**Aim**.
Reproduce every entry below word for word, keeping each line in its original order.

Rows of spatial question data:

________________________

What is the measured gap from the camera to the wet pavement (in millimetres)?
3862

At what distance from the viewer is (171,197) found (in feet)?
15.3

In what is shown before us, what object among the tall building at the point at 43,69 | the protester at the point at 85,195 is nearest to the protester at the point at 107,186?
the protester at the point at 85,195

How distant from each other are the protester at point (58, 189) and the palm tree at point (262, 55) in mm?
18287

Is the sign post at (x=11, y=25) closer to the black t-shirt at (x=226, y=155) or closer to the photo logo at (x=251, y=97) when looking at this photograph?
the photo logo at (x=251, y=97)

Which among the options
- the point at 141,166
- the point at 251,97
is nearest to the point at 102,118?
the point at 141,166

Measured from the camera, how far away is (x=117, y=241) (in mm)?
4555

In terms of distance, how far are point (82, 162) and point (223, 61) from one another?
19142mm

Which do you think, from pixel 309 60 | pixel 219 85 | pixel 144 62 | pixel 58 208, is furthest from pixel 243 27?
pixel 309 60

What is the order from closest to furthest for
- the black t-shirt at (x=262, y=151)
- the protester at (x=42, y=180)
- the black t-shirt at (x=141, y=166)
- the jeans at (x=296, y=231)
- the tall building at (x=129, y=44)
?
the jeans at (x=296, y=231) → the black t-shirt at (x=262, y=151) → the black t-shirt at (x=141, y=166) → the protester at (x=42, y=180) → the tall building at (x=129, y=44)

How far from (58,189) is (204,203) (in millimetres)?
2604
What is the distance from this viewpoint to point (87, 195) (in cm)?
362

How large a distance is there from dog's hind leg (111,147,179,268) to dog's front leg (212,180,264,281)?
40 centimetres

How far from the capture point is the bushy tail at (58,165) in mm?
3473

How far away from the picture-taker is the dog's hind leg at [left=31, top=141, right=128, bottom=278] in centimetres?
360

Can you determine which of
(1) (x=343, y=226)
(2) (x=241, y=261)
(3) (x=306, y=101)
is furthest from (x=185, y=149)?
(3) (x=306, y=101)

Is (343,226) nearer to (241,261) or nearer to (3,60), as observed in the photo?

________________________

**Response to the task**.
What is the measured gap from the camera to the wet pavement (in millimetres)?
3862

At what distance from the viewer is (171,197) found (in feet)?
15.3

In what is shown before us, what object among the tall building at the point at 43,69 | the protester at the point at 85,195 is nearest to the protester at the point at 107,186?
the protester at the point at 85,195

How distant from each other are the protester at point (58, 189) and the palm tree at point (262, 55) in mm?
18287

Is the sign post at (x=11, y=25) closer to the black t-shirt at (x=226, y=155) or closer to the photo logo at (x=251, y=97) when looking at this photograph?
the photo logo at (x=251, y=97)

Which among the options
- the point at 141,166
- the point at 251,97
is nearest to the point at 102,118?
the point at 141,166

Measured from the camera, how far away is (x=117, y=241) (in mm)?
4555

In terms of distance, how far are point (82, 162) and point (223, 61) from one another?
19142mm

Which do you think, from pixel 309 60 | pixel 219 85 | pixel 144 62 | pixel 58 208, is furthest from pixel 243 27?
pixel 309 60

What is the order from closest to furthest for
- the black t-shirt at (x=262, y=151)
- the protester at (x=42, y=180)
- the black t-shirt at (x=141, y=166)
- the jeans at (x=296, y=231)
- the tall building at (x=129, y=44)
?
the jeans at (x=296, y=231) → the black t-shirt at (x=262, y=151) → the black t-shirt at (x=141, y=166) → the protester at (x=42, y=180) → the tall building at (x=129, y=44)

How far from (58,189) is (204,203) (in millimetres)?
2604
What is the distance from this viewpoint to point (87, 195) (in cm)?
362

How large a distance is there from dog's hind leg (111,147,179,268) to dog's front leg (212,180,264,281)?
40 centimetres

How far from the capture point is the bushy tail at (58,165) in mm?
3473

How far away from the picture-taker is the dog's hind leg at [left=31, top=141, right=128, bottom=278] in centimetres?
360

Can you determine which of
(1) (x=343, y=226)
(2) (x=241, y=261)
(3) (x=306, y=101)
is furthest from (x=185, y=149)?
(3) (x=306, y=101)

Is (343,226) nearer to (241,261) or nearer to (3,60), as observed in the photo?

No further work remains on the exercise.